6.     Post Termination Activity. Upon expiration or termination of this Agreement for any reason, or upon request by Mozilla, Provider shall (and shall cause each Provider Affiliate to) immediately:  (a) stop processing Mozilla Data; and (b) destroy Mozilla Data in accordance with Mozilla’s written instructions unless Mozilla requests that Provider return all Mozilla Data to Mozilla, in which case Provider shall return all Mozilla Data to Mozilla within 15 days of termination or expiration of the Agreement.

7.     Interest in Mozilla Data. Provider acknowledges that Mozilla owns all right, title, and interest in and to Mozilla Data.  Mozilla reserves all rights not granted to Provider under this Agreement.

And here is our plain English set of guidelines that we try to provide to vendors upfront:

Mozilla’s Deal Requirements

Mozilla looks for vendors who are willing to work with us to ensure our data* is protected and kept confidential.   Specifically, we ask our vendors to commit to the following and want to ensure before moving to a contract discussion that you are willing to work with Mozilla on these points.  The actual agreement terms will go into more detail.

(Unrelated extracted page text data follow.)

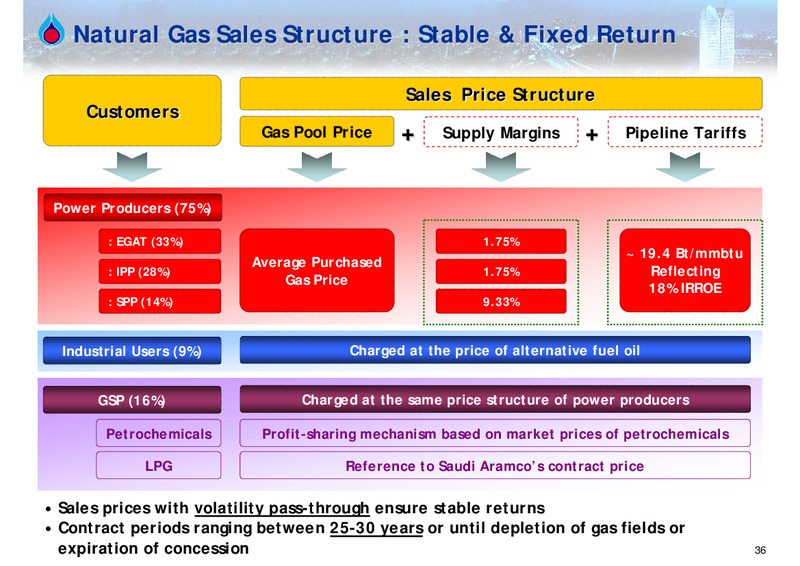 Natural Gas Sales Structure : Stable & Fixed Return

Customers

Sales Price Structure

Gas Pool Price + Supply Margins + Pipeline Tariffs

Power Producers (75%)

: EGAT (33%)

: IPP (28%)

: SPP (14%)

Average Purchased Gas Price

1.75%

1.75%

9.33%

~ 19.4 Bt/mmbtu Reflecting 18% IRROE

Industrial Users (9%)

Charged at the price of alternative fuel oil

GSP (16%)

Charged at the same price structure of power producers

Petrochemicals

Profit-sharing mechanism based on market prices of petrochemicals

LPG

Reference to Saudi Aramco's contract price

• Sales prices with volatility pass-through ensure stable returns
• Contract periods ranging between 25-30 years or until depletion of gas fields or expiration of concession

36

You should know that Safe Harbor compliant vendors receive fast track status in our contract review process.  If you are not, we need to pass on to you the Model Clauses that the EU has put out to ensure that people’s data is treated right.

-You’ll only use our data to provide the services and won’t disclose or collect it for any other purpose and you won’t correlate or aggregate it with any other data;

-You’ll comply with our privacy policies.

-You’ll agree to comply with all privacy laws that apply to us, including the EU laws around data and security.

-You’ll use industry best practices to secure our data.

-If there is a breach of our data, you will stand behind that and undertake remedial actions to correct the problem and notify and make whole all those affected.

-When our agreement ends, you will stop using and will destroy our data.

-We own all our data.

-If you break one of the promises above, you will stand behind that and compensate Mozilla and those affected without expecting Mozilla to pick up all or some of the tab.

If your company can provide these assurances, we’d like to talk to you more about working together.

*When we say “our data” we mean whatever data you are exposed to as part of our relationship, like Mozilla’s, its users’ and its employees’ data, depending on what services you provide.